# [EXERCISE GOAL]
Copy every item below word for word, keeping each line as it appears.

[Rows of spatial question data]

-*-

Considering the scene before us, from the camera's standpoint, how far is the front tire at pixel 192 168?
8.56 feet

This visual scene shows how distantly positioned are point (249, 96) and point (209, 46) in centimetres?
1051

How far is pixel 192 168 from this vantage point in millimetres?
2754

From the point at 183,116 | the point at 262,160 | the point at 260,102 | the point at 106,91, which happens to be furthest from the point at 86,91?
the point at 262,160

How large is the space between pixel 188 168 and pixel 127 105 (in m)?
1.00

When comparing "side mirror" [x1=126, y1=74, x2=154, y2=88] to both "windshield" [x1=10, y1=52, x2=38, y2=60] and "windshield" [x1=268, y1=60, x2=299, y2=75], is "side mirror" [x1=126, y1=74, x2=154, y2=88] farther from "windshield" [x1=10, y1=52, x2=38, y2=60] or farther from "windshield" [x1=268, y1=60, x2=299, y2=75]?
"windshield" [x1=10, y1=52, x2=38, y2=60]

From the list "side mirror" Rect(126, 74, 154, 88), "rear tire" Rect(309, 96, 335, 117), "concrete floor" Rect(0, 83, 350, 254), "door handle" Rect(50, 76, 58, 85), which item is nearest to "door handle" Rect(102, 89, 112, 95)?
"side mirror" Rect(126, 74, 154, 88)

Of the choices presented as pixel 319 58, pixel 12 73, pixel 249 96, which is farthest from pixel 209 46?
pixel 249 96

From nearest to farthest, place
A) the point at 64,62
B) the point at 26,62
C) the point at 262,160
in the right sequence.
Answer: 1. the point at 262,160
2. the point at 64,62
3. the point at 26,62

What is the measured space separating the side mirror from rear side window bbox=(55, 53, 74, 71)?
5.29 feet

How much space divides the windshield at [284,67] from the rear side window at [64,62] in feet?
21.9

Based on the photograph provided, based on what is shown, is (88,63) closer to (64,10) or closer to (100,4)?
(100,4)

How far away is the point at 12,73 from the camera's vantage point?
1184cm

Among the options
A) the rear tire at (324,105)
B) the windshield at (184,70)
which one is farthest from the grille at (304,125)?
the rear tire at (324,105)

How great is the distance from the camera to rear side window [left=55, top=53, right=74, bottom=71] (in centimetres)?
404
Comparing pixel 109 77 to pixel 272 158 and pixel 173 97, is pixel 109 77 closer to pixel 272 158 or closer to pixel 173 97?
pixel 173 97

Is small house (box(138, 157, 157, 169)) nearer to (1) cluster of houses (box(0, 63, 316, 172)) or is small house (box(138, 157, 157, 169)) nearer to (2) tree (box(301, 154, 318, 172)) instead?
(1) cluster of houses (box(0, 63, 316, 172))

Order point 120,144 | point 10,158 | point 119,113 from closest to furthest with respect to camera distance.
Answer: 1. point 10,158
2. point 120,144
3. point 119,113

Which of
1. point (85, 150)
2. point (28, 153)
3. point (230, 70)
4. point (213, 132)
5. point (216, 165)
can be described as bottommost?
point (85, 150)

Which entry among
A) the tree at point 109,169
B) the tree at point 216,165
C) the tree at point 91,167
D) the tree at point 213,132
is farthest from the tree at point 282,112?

-*-

# [EXPECTED ANSWER]
Considering the scene before us, from the camera's standpoint, how far is the front tire at pixel 192 168?
8.56 feet

This visual scene shows how distantly positioned are point (249, 96) and point (209, 46) in centimetres?
1051

How far is pixel 192 168 from this vantage point in millimetres?
2754

From the point at 183,116 | the point at 262,160 | the point at 260,102 | the point at 106,91, which happens to be furthest from the point at 86,91?
the point at 262,160

How large is the space between pixel 188 168 and pixel 127 105 (in m)?
1.00

When comparing "side mirror" [x1=126, y1=74, x2=154, y2=88] to both "windshield" [x1=10, y1=52, x2=38, y2=60] and "windshield" [x1=268, y1=60, x2=299, y2=75], is "side mirror" [x1=126, y1=74, x2=154, y2=88] farther from "windshield" [x1=10, y1=52, x2=38, y2=60] or farther from "windshield" [x1=268, y1=60, x2=299, y2=75]?
"windshield" [x1=10, y1=52, x2=38, y2=60]

From the list "side mirror" Rect(126, 74, 154, 88), "rear tire" Rect(309, 96, 335, 117), "concrete floor" Rect(0, 83, 350, 254), "door handle" Rect(50, 76, 58, 85), which item is nearest to "door handle" Rect(102, 89, 112, 95)?
"side mirror" Rect(126, 74, 154, 88)

Of the choices presented as pixel 319 58, pixel 12 73, pixel 249 96, which is farthest from pixel 209 46?
pixel 249 96

From nearest to farthest, place
A) the point at 64,62
B) the point at 26,62
C) the point at 262,160
in the right sequence.
Answer: 1. the point at 262,160
2. the point at 64,62
3. the point at 26,62

What is the measured space separating the side mirror from rear side window bbox=(55, 53, 74, 71)?
5.29 feet

How much space divides the windshield at [284,67] from the rear side window at [64,62] in feet?
21.9

Based on the photograph provided, based on what is shown, is (88,63) closer to (64,10) or closer to (100,4)?
(100,4)

How far away is the point at 12,73 from the camera's vantage point?
1184cm

Among the options
A) the rear tire at (324,105)
B) the windshield at (184,70)
which one is farthest from the grille at (304,125)?
the rear tire at (324,105)

How great is the distance from the camera to rear side window [left=55, top=53, right=74, bottom=71] (in centimetres)?
404
Comparing pixel 109 77 to pixel 272 158 and pixel 173 97, is pixel 109 77 closer to pixel 272 158 or closer to pixel 173 97?
pixel 173 97

Is small house (box(138, 157, 157, 169)) nearer to (1) cluster of houses (box(0, 63, 316, 172)) or is small house (box(138, 157, 157, 169)) nearer to (2) tree (box(301, 154, 318, 172)) instead?
(1) cluster of houses (box(0, 63, 316, 172))

Order point 120,144 | point 10,158 | point 119,113 from closest to furthest with respect to camera distance.
Answer: 1. point 10,158
2. point 120,144
3. point 119,113

Which of
1. point (85, 150)
2. point (28, 153)
3. point (230, 70)
4. point (213, 132)
5. point (216, 165)
can be described as bottommost?
point (85, 150)

Which entry among
A) the tree at point 109,169
B) the tree at point 216,165
C) the tree at point 91,167
D) the tree at point 213,132
is farthest from the tree at point 282,112?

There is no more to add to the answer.